Further, if we believe two things: (1) God is consistent in His dealings with humanity and (2) His commands are unified — meaning never in conflict with each other — then the command to “love God” can never be in conflict with the command to “love others.” There cannot be a subset of God’s law that demands us to love Him, yet by doing so would then require us to act in unloving ways towards others. Or vice versa. It’s inconsistent. It’s dis-unified. For a triune God, it’s impossible. We see Jesus emphasize the unity of these commands when he says that whatever we do to the least, we have done to Him. And John tells us we cannot love God if we hate our brother.

Then, what is love? Chapters in the Bible like 1 John 3-4, Galatians 5, Colossians 1-2, and 1 Corinthians 13 give us plenty of understanding. A Christian’s brand of love is a deep and costly love: a love that aims to help others flourish even when that love comes at the expense of our own desires, dreams and comforts. Love is when we forget ourselves and turn our attention on building up others. It’s the love Jesus showed. It is the love we celebrate in our best art, literature, music, and movies. It is a self-giving, heroic love. It is not the commercialized definition of “love” we see on common display that is a mere gift wrapping for selfish desires and unbridled passions. This kind of “love” apes true love and, in the process, rapes it of all its truth, goodness and beauty. We Christians need to reclaim “love” back to its rightful place in the vernacular, but not with acrimony. Instead, we must reclaim the word with loving actions that glow with patience, forgiveness, kindness, humility, and enduring hope — and that charm with divine grace.

Yet, much of what we hear today concerning sin in bible-believing Christianity often ignores this reality. Love has been overlooked and discounted. Sin itself has been re-cast as mere offenses to prescribed religious behaviors — behaviors that are mostly concerned with conformity. They are starved of Christianity’s common core: love. Therefore we tend to consider love-less actions “right” because they adhere to behavioral norms; just as the celebrated deeds in the lead-off verses of 1 Corinthians 13 were (“if we speak with tongues of men and angels,” et al — see above.) And we tend to rebuff love-filled actions that fall outside our pre-scripted patterns of behavior because they “just don’t look like what good Christians should do.”  When Jesus walked among us, He was hotly scolded many times for being a law-breaker when He chose to love others in unacceptable ways. Sadly, we are not immune today. We hear the identical, echoing scolds and hisses among our most fervent religionists, too. This is our tragedy.

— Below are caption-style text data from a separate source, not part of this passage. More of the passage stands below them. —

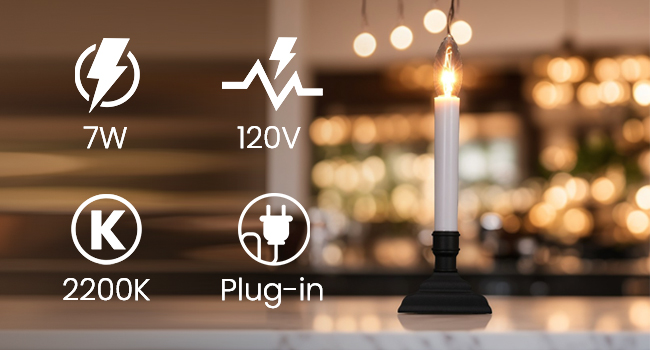 window candles with sensor dusk to dawn electric corded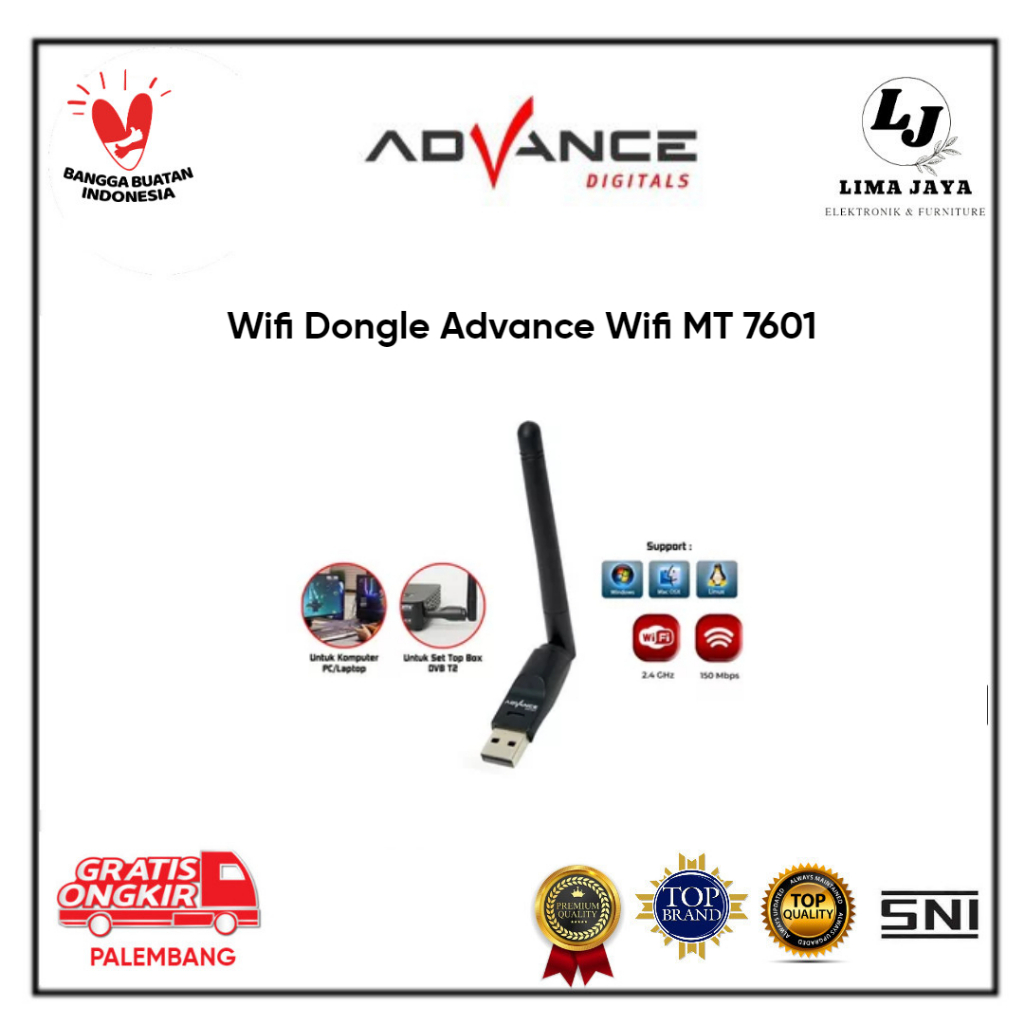 Wifi Dongle USB Advance WF-01 Wifi Dongle Set Top Box Advance USB Wireless Adapter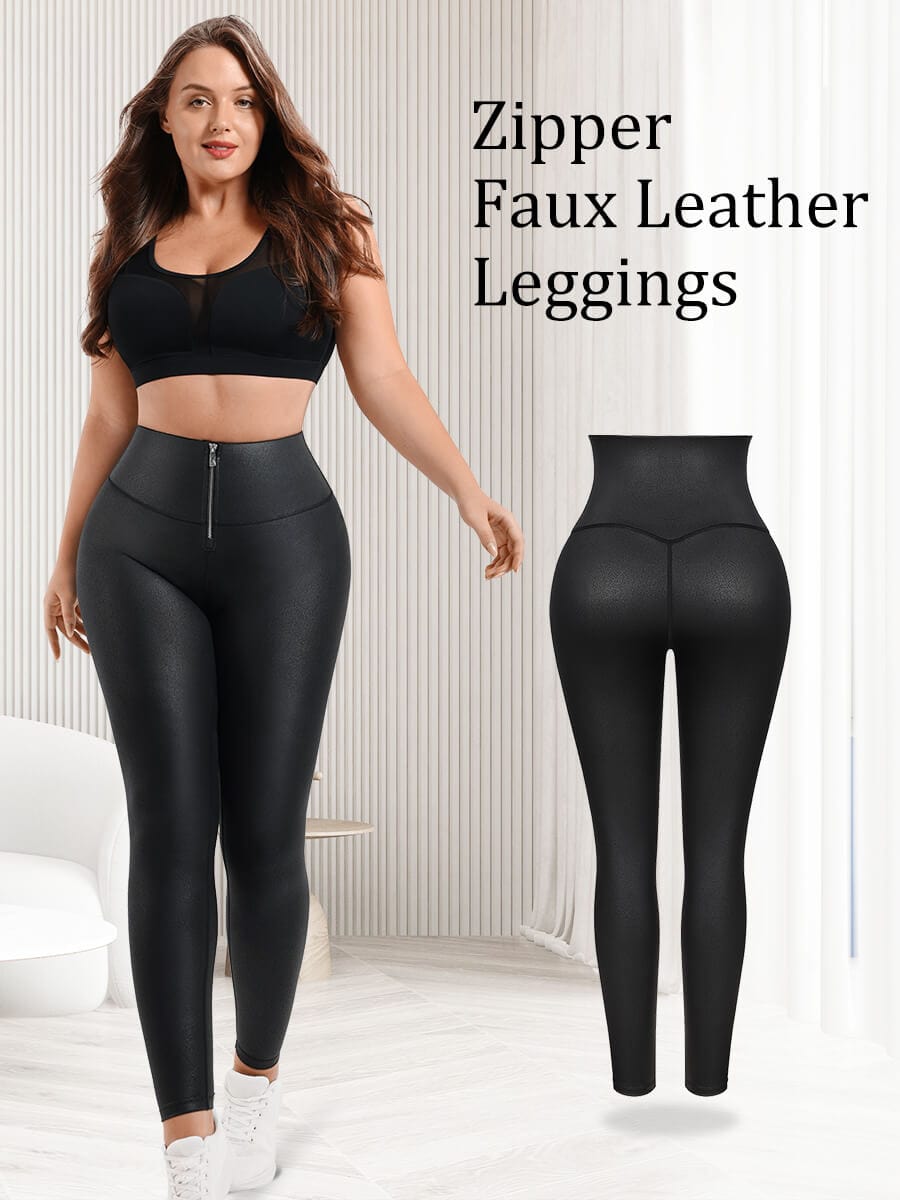 Faux leather leggings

Some of the “right” actions we uphold as virtuous are not quite right because they lack Christian love. And some of the “wrong” actions we uphold as inappropriate are not quite wrong because they are overflowing with self-giving love. Right is actually wrong. Wrong is shockingly right. And we’ve had it backwards more often than we’d ever care to admit. This is our opportunity. And change can begin in an instant.

So, according to the Sin Archipelago Principle, if what we do is loving, it’s good. If it’s not loving, no matter how “right” it may seem, it’s not good. It’s that straight forward. Love God. Love others. This is our destiny. All else are merely details.